Luxembourg – Food produce obtained with cutting-edge genetic engineering technologies must comply with strict EU rules on genetically modified organisms (GMOs), the bloc's top court ruled Wednesday.

Under EU rules, GMOs must undergo risk assessments and must be monitored, traced and labelled in supermarkets as such. GMOs are defined as organisms whose genetic material has been changed in a way that would not occur naturally.

But when the rules took effect in 2001, they included an exemption for varieties obtained by mutagenesis, a process in which specific gene sequences are removed but no foreign DNA is added.

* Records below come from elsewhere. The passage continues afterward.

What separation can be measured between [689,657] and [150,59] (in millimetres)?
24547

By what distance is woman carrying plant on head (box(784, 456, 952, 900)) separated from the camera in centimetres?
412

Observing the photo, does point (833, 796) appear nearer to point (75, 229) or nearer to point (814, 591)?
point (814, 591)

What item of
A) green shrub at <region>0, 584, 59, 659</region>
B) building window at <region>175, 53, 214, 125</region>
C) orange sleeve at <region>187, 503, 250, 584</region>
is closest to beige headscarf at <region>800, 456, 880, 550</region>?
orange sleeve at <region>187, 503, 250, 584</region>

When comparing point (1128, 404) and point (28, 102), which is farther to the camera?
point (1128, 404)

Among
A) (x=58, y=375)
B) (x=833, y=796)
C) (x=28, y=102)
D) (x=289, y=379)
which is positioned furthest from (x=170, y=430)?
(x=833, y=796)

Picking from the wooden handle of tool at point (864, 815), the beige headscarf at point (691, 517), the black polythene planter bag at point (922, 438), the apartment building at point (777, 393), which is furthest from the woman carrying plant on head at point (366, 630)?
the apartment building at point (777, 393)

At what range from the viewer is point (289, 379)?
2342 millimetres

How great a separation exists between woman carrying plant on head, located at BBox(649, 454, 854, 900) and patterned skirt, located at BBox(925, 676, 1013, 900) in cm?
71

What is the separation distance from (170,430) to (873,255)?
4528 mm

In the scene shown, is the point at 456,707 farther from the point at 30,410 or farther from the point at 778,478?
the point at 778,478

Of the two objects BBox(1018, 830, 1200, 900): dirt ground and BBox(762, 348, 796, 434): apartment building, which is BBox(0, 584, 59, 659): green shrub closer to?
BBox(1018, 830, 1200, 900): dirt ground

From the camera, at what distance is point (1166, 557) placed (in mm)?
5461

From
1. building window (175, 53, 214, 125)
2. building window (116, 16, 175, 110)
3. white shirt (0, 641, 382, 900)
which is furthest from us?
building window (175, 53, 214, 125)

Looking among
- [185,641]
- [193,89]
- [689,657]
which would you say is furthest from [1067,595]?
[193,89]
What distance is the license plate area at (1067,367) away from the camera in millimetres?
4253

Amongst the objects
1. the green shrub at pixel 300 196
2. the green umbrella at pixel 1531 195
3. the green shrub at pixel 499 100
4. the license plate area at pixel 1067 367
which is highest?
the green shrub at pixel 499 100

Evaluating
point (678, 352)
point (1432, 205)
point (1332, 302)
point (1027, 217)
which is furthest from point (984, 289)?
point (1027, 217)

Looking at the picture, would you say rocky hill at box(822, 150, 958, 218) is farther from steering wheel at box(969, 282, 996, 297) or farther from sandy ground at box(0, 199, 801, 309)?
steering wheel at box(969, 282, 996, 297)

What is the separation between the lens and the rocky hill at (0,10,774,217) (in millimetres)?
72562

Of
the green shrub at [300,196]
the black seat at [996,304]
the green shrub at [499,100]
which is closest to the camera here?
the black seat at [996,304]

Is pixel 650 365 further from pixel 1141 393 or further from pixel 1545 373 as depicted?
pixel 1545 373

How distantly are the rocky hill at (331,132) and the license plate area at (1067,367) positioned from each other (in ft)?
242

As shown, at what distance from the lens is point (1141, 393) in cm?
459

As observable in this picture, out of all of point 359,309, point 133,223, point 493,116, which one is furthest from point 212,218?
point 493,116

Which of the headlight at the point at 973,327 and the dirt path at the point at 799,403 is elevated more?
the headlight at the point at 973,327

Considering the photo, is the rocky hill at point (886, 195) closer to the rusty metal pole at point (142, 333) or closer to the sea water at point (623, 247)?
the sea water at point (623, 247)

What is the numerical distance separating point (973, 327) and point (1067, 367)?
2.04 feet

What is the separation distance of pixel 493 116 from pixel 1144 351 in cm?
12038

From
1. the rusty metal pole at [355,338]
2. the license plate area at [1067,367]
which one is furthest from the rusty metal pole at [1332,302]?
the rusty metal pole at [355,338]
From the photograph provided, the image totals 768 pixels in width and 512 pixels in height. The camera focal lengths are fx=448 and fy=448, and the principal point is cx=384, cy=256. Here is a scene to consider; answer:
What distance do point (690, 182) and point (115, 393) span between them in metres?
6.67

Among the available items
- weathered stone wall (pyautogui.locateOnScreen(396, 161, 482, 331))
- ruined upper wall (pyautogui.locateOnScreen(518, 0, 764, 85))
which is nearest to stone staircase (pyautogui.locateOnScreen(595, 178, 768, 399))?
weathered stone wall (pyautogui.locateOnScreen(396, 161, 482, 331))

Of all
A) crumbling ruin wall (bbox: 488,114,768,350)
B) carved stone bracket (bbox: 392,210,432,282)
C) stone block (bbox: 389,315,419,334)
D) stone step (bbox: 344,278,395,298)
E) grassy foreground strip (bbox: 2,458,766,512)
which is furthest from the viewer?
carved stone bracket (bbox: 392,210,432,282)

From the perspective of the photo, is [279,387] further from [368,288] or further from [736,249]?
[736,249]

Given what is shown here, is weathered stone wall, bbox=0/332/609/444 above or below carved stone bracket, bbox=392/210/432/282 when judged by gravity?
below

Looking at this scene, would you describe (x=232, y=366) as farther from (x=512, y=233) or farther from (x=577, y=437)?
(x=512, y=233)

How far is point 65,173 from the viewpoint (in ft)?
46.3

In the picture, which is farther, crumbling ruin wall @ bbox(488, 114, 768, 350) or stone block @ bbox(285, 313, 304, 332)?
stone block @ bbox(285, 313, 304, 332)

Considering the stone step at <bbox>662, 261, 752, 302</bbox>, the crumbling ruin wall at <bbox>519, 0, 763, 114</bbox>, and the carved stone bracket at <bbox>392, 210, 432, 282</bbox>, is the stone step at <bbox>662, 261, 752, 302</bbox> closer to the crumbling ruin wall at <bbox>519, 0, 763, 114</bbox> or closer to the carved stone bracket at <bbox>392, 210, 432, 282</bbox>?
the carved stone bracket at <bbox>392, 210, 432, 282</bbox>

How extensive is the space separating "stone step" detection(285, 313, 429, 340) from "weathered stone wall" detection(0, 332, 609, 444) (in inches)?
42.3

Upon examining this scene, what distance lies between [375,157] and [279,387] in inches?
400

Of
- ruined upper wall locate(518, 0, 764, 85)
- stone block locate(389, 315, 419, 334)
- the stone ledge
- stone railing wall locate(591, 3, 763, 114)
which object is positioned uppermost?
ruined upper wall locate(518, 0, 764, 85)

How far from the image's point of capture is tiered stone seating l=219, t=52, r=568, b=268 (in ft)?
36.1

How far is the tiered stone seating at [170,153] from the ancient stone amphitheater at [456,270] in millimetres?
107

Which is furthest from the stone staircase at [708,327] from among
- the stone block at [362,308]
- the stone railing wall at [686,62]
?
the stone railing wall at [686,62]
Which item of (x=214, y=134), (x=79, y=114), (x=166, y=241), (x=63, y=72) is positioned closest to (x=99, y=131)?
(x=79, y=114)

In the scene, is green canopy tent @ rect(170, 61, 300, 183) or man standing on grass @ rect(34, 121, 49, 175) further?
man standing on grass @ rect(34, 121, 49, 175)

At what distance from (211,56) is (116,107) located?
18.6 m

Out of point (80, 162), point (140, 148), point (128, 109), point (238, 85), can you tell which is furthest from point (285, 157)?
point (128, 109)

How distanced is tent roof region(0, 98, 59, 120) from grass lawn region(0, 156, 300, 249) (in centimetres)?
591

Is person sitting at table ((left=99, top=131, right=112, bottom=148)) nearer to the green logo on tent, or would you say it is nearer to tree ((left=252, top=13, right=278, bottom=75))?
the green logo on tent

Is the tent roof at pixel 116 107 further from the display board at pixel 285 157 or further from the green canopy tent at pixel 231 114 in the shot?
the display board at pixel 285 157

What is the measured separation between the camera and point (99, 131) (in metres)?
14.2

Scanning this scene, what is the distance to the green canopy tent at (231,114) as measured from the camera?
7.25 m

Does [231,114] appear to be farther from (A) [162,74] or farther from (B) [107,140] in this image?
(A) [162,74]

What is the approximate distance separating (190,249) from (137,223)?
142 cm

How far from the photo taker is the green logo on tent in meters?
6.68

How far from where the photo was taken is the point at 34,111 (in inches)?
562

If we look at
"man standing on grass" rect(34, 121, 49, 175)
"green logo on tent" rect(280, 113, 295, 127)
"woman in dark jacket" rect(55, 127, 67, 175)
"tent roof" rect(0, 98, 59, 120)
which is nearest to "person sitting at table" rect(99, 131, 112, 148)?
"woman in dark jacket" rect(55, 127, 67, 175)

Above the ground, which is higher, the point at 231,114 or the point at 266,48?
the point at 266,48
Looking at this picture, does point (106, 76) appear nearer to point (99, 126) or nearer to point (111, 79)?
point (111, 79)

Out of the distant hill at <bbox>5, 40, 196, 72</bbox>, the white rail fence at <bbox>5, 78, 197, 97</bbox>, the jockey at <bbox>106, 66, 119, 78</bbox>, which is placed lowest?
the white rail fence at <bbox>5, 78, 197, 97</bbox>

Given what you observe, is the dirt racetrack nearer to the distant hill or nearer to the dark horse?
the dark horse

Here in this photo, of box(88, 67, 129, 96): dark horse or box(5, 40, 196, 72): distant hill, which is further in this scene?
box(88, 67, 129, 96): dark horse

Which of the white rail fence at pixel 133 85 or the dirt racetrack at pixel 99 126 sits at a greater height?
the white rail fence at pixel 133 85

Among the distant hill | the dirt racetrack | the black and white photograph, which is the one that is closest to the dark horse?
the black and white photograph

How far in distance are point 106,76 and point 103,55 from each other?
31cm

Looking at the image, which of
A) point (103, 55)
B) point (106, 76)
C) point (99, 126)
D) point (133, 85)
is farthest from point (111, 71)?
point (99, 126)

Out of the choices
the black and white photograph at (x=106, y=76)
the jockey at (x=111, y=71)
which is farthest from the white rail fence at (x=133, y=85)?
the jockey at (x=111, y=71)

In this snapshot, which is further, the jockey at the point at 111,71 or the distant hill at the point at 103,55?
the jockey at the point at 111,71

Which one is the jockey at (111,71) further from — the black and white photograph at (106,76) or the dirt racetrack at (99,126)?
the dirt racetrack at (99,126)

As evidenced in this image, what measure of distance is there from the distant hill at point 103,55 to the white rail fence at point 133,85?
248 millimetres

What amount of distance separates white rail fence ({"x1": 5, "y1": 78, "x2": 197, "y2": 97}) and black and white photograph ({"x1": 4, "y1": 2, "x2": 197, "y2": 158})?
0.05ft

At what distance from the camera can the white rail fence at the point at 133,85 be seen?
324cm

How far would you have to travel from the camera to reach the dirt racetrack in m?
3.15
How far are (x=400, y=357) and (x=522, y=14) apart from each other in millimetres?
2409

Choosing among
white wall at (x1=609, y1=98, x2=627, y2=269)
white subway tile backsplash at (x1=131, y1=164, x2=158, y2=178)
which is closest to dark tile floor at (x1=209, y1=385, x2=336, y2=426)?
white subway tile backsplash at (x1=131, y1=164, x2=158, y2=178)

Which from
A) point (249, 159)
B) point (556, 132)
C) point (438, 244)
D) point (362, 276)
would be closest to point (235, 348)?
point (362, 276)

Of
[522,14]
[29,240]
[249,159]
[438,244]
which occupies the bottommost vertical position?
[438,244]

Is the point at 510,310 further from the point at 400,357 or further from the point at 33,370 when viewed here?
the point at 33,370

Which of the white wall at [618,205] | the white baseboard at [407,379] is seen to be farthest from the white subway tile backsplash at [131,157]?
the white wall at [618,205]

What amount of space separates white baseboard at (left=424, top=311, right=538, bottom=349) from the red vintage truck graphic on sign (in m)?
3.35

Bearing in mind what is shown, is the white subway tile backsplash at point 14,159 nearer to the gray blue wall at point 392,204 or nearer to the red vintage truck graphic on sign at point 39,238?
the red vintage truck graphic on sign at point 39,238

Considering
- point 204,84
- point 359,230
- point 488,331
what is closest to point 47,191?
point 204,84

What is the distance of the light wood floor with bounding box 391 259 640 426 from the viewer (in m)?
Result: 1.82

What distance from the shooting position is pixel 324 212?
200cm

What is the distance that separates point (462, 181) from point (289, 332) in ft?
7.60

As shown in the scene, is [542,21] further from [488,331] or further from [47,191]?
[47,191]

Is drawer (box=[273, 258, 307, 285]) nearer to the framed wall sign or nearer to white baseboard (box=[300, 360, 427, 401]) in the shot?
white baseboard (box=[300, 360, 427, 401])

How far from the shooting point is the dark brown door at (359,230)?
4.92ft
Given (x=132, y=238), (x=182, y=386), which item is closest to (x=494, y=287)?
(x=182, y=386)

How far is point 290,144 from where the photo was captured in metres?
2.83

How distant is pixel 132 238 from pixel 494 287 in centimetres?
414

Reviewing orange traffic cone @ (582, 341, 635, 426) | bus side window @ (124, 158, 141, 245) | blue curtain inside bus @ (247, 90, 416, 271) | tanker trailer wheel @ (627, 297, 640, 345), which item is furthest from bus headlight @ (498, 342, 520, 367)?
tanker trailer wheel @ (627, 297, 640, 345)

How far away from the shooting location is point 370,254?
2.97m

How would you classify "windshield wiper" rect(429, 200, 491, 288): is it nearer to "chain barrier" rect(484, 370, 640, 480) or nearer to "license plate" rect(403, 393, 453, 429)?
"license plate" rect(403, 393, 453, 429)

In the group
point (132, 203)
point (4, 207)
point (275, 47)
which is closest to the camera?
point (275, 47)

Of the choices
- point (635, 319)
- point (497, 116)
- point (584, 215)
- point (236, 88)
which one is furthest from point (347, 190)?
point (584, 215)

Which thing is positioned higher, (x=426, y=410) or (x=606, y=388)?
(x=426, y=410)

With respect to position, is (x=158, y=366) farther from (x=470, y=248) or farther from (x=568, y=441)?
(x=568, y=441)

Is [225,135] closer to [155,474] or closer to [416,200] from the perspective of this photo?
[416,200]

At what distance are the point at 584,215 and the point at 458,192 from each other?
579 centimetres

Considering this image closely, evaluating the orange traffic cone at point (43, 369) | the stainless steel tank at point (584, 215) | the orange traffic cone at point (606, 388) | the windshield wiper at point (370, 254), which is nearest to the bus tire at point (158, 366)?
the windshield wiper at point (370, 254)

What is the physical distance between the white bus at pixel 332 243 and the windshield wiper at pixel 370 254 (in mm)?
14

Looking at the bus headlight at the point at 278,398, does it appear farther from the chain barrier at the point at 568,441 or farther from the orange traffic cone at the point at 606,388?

Strict rules on genetic modification

A group of French small-scale farmers challenged that exemption, arguing that mutagenesis techniques have evolved and that organisms altered in that way – for example to create herbicide resistant varieties – could harm humans, animals and the environment.

The European Court of Justice upheld their argument, finding that new mutagenesis techniques – such as so-called molecular scissors – could carry risks similar to those of conventional genetic engineering.

Only mutagenesis techniques that "have conventionally been used in a number of applications and have a long safety record" can be exempted from the European Union's GM rules, the Luxembourg-based court found, adding that member states can apply more stringent regulations.

The new techniques can deliver the same effects as inserting foreign genetic material into the organism and can produce new GM varieties at a rate "out of all proportion" to the traditional mutagenesis methods, the Luxembourg-based judges noted.

In view of these risks, excluding new mutagenesis techniques would compromise the aims of the EU's GM rules, which seek to protect human health and the environment, they added.

Controversial new technologies

The new techniques are highly contentious, with food producers arguing that they are required to keep up with global competition, while consumer groups worry about unlabelled GM food appearing on supermarket shelves.

Environmental groups welcomed the ruling. Friends of the Earth campaigner Mute Schimpf said that it "defeats the biotech industry's latest attempt to push unwanted genetically-modified products onto our fields and plates."

GM food is not widely available in Europe due to consumer opposition, although many firms are ready to start applying the new techniques, according to a German industry group.